Rewrite the entries below, putting "viewer" wherever "camera" appears and keeping everything else the same. Leave the pictures out of your version.

(Task input)
━━━━━━━━━━━━━━━━━━━━━━━━━━━━━━

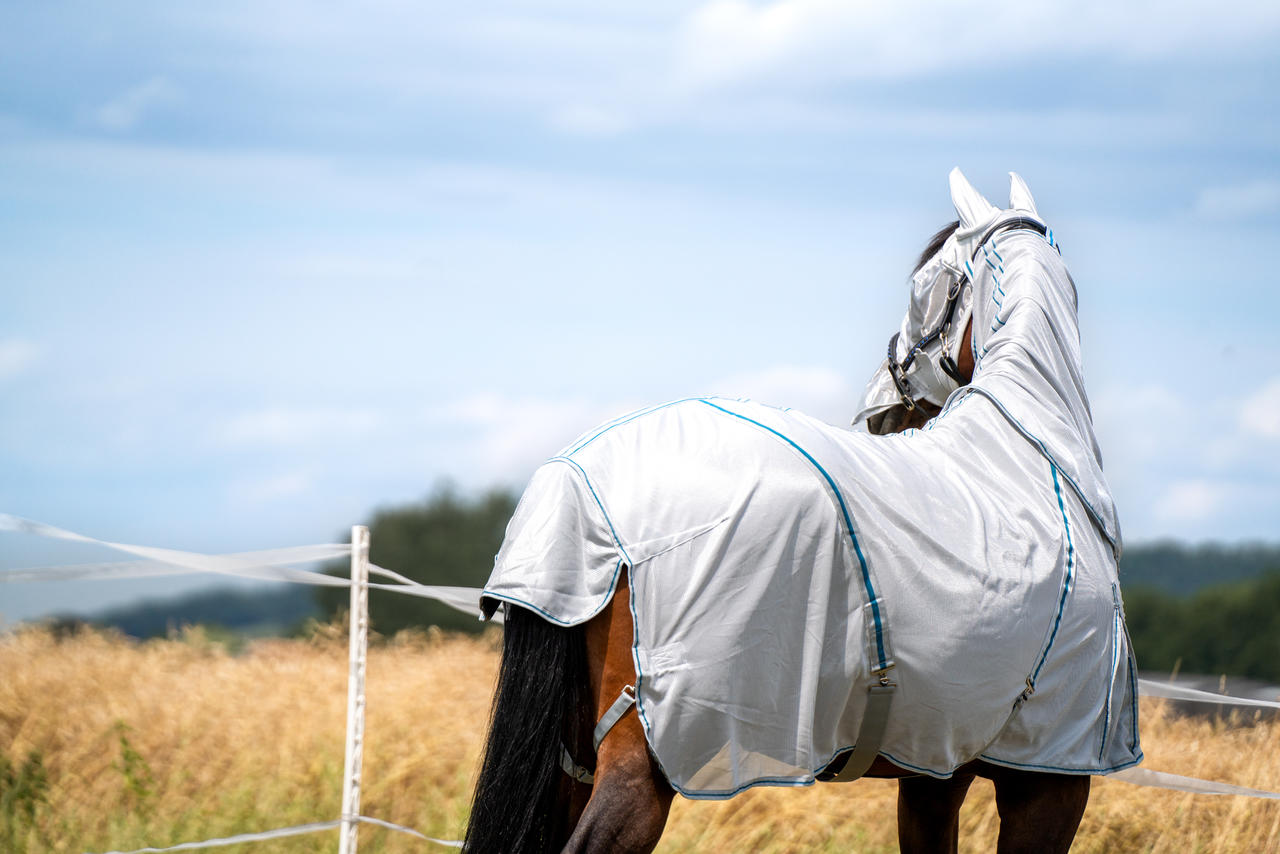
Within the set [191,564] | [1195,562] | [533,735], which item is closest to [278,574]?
[191,564]

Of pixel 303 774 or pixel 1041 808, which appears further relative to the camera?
pixel 303 774

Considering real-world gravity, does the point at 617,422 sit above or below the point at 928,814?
above

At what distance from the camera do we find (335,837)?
4.20 metres

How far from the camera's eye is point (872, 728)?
211cm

━━━━━━━━━━━━━━━━━━━━━━━━━━━━━━

(Output of the task)
Within the set [191,564] | [1195,562] | [533,735], which item is closest to [278,574]?
[191,564]

Of pixel 303 774 or pixel 1041 808, which appears further relative to the viewer?
pixel 303 774

Considering real-world gravity, does the point at 617,422 sit above or below the point at 928,814?
above

At what distance from the viewer do we find (335,837)?
4.20 metres

How far from the viewer's eye is point (872, 728)?
211cm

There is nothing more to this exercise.